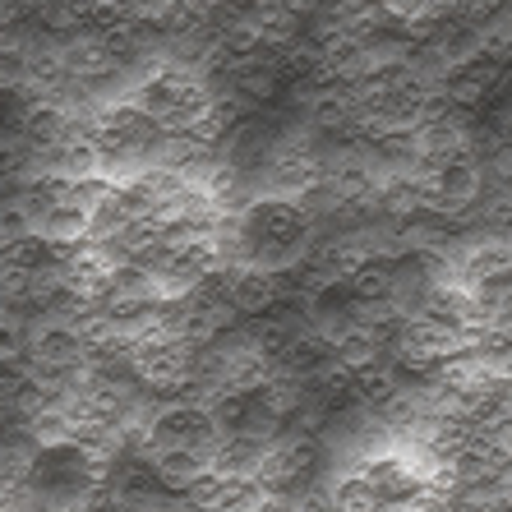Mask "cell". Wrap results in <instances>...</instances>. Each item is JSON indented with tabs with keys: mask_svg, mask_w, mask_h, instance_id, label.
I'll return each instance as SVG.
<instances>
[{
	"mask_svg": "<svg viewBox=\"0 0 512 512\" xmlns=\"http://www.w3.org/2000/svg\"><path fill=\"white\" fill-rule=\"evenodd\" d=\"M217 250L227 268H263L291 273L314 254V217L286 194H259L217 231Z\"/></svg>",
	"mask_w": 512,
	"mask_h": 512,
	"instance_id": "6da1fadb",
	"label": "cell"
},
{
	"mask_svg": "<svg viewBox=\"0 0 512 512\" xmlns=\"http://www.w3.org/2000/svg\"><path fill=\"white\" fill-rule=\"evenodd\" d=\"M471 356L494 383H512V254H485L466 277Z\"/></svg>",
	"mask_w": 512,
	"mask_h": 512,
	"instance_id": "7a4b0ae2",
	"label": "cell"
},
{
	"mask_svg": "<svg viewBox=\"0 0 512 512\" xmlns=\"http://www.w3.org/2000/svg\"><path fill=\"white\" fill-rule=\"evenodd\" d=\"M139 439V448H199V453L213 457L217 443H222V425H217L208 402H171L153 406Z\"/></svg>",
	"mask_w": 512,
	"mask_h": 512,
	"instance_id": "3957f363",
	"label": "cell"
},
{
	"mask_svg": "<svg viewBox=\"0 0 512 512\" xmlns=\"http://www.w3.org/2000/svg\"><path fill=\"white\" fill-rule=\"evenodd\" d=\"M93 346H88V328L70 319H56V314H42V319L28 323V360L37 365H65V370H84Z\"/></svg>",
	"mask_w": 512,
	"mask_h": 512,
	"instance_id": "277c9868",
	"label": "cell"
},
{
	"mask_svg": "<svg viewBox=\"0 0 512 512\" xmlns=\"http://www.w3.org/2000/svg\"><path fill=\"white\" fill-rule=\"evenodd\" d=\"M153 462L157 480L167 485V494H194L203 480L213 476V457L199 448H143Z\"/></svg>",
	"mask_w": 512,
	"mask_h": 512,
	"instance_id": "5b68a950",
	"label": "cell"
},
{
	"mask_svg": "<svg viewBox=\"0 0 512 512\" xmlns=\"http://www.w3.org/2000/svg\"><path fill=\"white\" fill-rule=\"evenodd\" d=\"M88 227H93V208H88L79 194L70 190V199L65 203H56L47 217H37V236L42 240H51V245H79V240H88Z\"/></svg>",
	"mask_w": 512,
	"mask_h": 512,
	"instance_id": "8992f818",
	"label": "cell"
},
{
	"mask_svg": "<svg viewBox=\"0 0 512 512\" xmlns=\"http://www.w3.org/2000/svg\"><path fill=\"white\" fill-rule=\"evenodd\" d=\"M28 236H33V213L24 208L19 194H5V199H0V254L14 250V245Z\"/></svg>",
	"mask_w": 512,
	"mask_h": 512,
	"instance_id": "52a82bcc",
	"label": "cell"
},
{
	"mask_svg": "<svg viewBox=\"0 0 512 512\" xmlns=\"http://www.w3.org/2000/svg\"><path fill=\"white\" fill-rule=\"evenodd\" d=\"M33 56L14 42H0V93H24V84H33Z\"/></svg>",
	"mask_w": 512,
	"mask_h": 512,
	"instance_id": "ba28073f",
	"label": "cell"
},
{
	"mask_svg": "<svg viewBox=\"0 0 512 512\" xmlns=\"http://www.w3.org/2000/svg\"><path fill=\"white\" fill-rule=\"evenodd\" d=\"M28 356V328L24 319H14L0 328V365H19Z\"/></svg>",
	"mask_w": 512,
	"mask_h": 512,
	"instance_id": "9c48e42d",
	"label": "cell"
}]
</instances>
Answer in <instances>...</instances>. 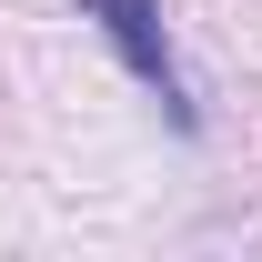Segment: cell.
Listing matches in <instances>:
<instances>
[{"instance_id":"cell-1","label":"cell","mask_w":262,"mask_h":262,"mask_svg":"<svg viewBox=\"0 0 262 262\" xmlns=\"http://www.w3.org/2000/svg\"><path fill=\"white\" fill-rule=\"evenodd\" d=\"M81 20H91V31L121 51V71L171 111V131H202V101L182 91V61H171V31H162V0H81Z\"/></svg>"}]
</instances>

- - -

WHAT TO DO
Switch "Wrap" to "Enclose" in the entries from the start through the line containing "227H93V208H88L79 194L70 190V199L65", both ends included, and write out only those lines without the pictures.

FINAL RESULT
Mask "cell". Enclose results in <instances>...</instances>. Each item is JSON indented with tabs with keys: mask_svg, mask_w, mask_h, instance_id, label.
I'll return each instance as SVG.
<instances>
[{
	"mask_svg": "<svg viewBox=\"0 0 512 512\" xmlns=\"http://www.w3.org/2000/svg\"><path fill=\"white\" fill-rule=\"evenodd\" d=\"M217 250L227 268H263L291 273L314 254V217L286 194H259L217 231Z\"/></svg>",
	"mask_w": 512,
	"mask_h": 512,
	"instance_id": "6da1fadb",
	"label": "cell"
},
{
	"mask_svg": "<svg viewBox=\"0 0 512 512\" xmlns=\"http://www.w3.org/2000/svg\"><path fill=\"white\" fill-rule=\"evenodd\" d=\"M471 356L494 383H512V254H485L466 277Z\"/></svg>",
	"mask_w": 512,
	"mask_h": 512,
	"instance_id": "7a4b0ae2",
	"label": "cell"
},
{
	"mask_svg": "<svg viewBox=\"0 0 512 512\" xmlns=\"http://www.w3.org/2000/svg\"><path fill=\"white\" fill-rule=\"evenodd\" d=\"M139 439V448H199V453L213 457L217 443H222V425H217L208 402H171L153 406Z\"/></svg>",
	"mask_w": 512,
	"mask_h": 512,
	"instance_id": "3957f363",
	"label": "cell"
},
{
	"mask_svg": "<svg viewBox=\"0 0 512 512\" xmlns=\"http://www.w3.org/2000/svg\"><path fill=\"white\" fill-rule=\"evenodd\" d=\"M93 346H88V328L70 319H56V314H42V319L28 323V360L37 365H65V370H84Z\"/></svg>",
	"mask_w": 512,
	"mask_h": 512,
	"instance_id": "277c9868",
	"label": "cell"
},
{
	"mask_svg": "<svg viewBox=\"0 0 512 512\" xmlns=\"http://www.w3.org/2000/svg\"><path fill=\"white\" fill-rule=\"evenodd\" d=\"M153 462L157 480L167 485V494H194L203 480L213 476V457L199 448H143Z\"/></svg>",
	"mask_w": 512,
	"mask_h": 512,
	"instance_id": "5b68a950",
	"label": "cell"
},
{
	"mask_svg": "<svg viewBox=\"0 0 512 512\" xmlns=\"http://www.w3.org/2000/svg\"><path fill=\"white\" fill-rule=\"evenodd\" d=\"M88 227H93V208H88L79 194L70 190V199L65 203H56L47 217H37V236L42 240H51V245H79V240H88Z\"/></svg>",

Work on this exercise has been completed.